ARTICLE →
* * * *

The 338th Day of the Year
Through his iron glades
Rides Winter the Huntsman.
All color fades
As his horn is heard sighing.
Day’s Length: 9 hours 30 minutes
Average High/Low: 43/28
Average Temperature: 35
Record High: 66 – 1982, 67 – 2001
Record Low: 9 – 1935
The Daily Weather
Highs remain in the teens or 20s five percent of the days, are in the 30s six years in ten, warm into the 40s twenty percent of the time, into the 50 ten percent, and into the 60s five percent. Rain or snow falls one year in three. Clouds are more common than sun; overcast conditions occur 55 percent of the time.
The Natural Calendar
The old Yellow Springs year of sprouting, growing and producing fruit has fallen away with the leaves and the end of harvest, and the first week of Early Winter marks the beginning of a new cycle in Earth’s spin around the sun.
Seasons are local, fluid constructs that take their own direction from both meteorological as well as geographical cues. Our winter no more actually starts at December solstice than summer starts at June solstice. The “natural year” recognizes that process and gives it a shape closer to what actually occurs around us.

* * * *

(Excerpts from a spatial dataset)
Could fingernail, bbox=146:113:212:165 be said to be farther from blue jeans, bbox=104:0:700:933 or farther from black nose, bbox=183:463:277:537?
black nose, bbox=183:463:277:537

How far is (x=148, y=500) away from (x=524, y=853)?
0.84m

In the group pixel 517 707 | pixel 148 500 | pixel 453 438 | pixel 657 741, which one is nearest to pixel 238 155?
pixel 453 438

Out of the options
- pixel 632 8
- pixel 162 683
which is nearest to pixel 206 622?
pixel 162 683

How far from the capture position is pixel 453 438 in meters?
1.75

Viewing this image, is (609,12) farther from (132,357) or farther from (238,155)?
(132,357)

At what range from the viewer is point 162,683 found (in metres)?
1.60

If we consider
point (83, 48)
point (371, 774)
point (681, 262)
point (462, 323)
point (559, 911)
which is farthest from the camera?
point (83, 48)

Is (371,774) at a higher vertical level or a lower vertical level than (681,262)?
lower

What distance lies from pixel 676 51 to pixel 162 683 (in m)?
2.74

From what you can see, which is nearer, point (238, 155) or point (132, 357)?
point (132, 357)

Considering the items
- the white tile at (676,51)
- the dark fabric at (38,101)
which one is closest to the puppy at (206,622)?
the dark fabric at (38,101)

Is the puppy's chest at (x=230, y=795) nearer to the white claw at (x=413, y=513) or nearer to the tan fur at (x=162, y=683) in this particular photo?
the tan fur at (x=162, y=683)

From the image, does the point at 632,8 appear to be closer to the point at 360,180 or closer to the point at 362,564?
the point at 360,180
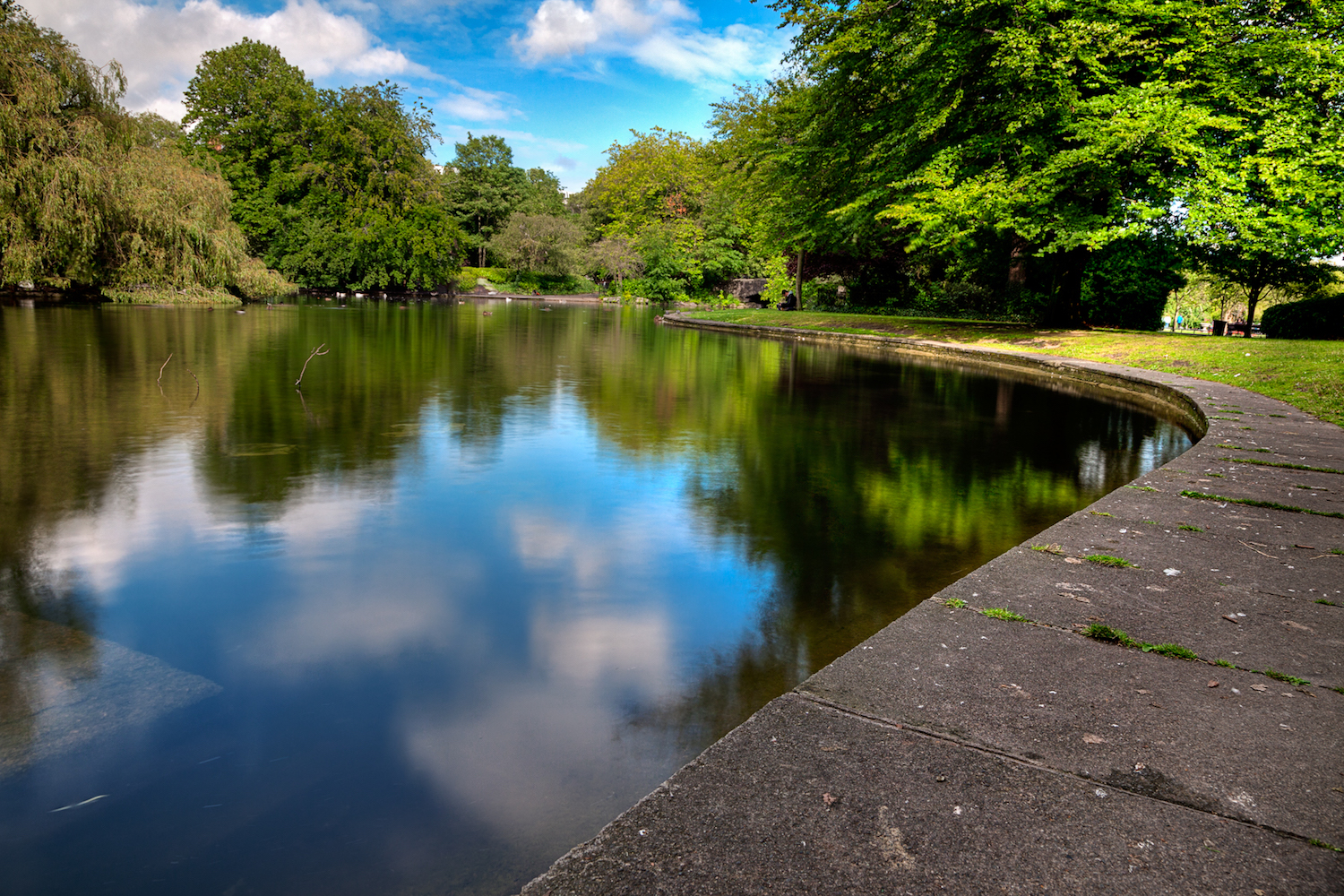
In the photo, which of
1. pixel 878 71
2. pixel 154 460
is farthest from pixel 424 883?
pixel 878 71

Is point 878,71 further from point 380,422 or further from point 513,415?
point 380,422

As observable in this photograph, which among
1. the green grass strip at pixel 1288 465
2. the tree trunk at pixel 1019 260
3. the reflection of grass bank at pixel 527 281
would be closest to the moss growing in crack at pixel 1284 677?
the green grass strip at pixel 1288 465

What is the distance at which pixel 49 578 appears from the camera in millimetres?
4086

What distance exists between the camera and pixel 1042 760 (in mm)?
1993

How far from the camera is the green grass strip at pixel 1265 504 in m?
4.44

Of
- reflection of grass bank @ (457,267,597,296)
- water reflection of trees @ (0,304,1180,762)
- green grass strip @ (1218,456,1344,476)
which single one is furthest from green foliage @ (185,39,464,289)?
green grass strip @ (1218,456,1344,476)

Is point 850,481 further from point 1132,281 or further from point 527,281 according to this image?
point 527,281

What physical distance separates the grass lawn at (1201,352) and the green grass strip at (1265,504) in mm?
4955

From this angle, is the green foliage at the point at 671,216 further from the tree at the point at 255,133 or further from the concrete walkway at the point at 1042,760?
the concrete walkway at the point at 1042,760

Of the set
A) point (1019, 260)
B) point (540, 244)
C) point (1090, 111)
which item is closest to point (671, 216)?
point (540, 244)

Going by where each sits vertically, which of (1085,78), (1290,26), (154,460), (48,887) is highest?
(1290,26)

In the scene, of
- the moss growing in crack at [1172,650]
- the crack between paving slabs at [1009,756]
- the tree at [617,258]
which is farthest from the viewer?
the tree at [617,258]

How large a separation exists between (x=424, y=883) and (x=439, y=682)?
43.7 inches

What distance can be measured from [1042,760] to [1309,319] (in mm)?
24418
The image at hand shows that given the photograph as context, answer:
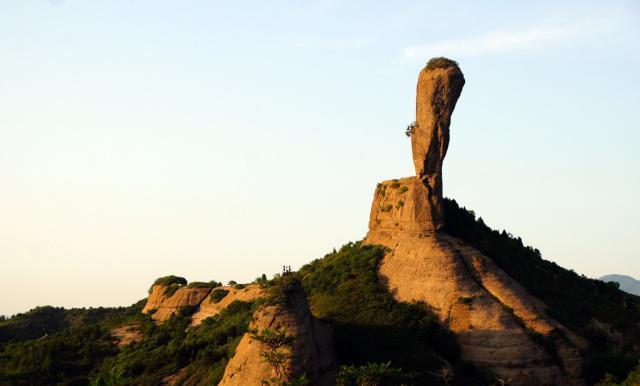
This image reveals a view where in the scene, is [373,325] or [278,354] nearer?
[278,354]

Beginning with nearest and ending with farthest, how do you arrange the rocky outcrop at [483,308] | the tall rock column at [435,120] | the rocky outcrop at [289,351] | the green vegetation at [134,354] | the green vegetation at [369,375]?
the green vegetation at [369,375] < the rocky outcrop at [289,351] < the rocky outcrop at [483,308] < the green vegetation at [134,354] < the tall rock column at [435,120]

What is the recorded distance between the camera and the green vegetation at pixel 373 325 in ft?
173

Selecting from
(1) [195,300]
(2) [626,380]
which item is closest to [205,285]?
(1) [195,300]

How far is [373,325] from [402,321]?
2.41 meters

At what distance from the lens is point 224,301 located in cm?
7162

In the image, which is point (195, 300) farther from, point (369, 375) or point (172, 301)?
point (369, 375)

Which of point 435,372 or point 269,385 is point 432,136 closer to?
point 435,372

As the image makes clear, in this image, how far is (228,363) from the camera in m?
52.3

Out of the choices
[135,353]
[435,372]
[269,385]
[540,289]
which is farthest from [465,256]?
[135,353]

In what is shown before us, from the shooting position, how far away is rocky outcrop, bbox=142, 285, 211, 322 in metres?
75.5

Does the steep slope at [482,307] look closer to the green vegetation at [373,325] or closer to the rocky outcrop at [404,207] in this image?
the rocky outcrop at [404,207]

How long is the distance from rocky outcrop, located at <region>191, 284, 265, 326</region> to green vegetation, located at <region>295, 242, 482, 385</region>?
5.36m

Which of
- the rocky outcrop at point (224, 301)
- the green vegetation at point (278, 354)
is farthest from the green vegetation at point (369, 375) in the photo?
the rocky outcrop at point (224, 301)

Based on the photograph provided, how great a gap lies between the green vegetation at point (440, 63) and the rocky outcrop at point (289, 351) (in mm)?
27291
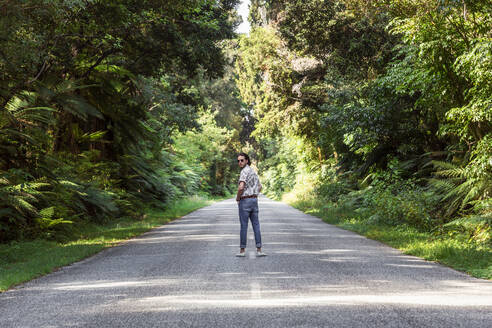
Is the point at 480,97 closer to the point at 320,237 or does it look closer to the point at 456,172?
the point at 456,172

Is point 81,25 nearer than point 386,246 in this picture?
No

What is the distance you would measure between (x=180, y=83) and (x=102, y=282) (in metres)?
20.8

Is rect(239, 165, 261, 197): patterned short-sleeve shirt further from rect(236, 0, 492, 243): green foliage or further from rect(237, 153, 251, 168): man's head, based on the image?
rect(236, 0, 492, 243): green foliage

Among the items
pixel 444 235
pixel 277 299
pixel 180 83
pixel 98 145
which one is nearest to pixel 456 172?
pixel 444 235

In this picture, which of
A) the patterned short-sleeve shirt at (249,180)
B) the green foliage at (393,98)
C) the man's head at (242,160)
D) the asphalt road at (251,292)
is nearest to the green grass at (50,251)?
the asphalt road at (251,292)

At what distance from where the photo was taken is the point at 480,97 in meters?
10.1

* * * *

TASK GOAL → Pick up the almanac entry on the 338th day of the year from its last sentence and continue it. The records are not required for the task.

REPLY TO THE EXERCISE →
Even though pear trees sometimes hold out and a few honeysuckles and some privets keep their foliage, the buds of next spring are already showing, and the skunk cabbage of February and pussy willow catkins of March are poised to expand in each thaw to come.
Now the asters, milkweed and boneset, virgin’s bower, winterberry, honeysuckle and bittersweet set their seeds more quickly. Gauges of passage appear across the ground, the Osage fruits decaying, sometimes opened and scattered by squirrels, the hulls of black walnuts pocked and stained, heaps of leaves darkening, settling, contracting, dissolving.
On the early cusp of winter, Lenten roses gradually show their buds as crocus and snowdrops pierce the soft mulch and hold immune to cold beneath the snow. Sap quivers in the maples every thaw. Migrations overlap, the last sandhill cranes high over the first new bluebirds. The long nights urge the foxes to mate. Owls lay out their nests.
In all of this there is a correspondence with the new year’s movement throughout the country. Gauges of a local season are always gauges of a distant season. Knowing home, a watcher measures faraway time. A parochial thermometer not only displays alternating waves of mild or bitter weather but also counts out the days of the finite winter road that begins in the snow and ends on the warm beaches of the South. There the camellia, bougainvillea, flame vine, Hong Kong orchid tree, jasmine, and powderpuff bloom. Oranges, grapefruit, papayas, carambola and avocados ripen for picking.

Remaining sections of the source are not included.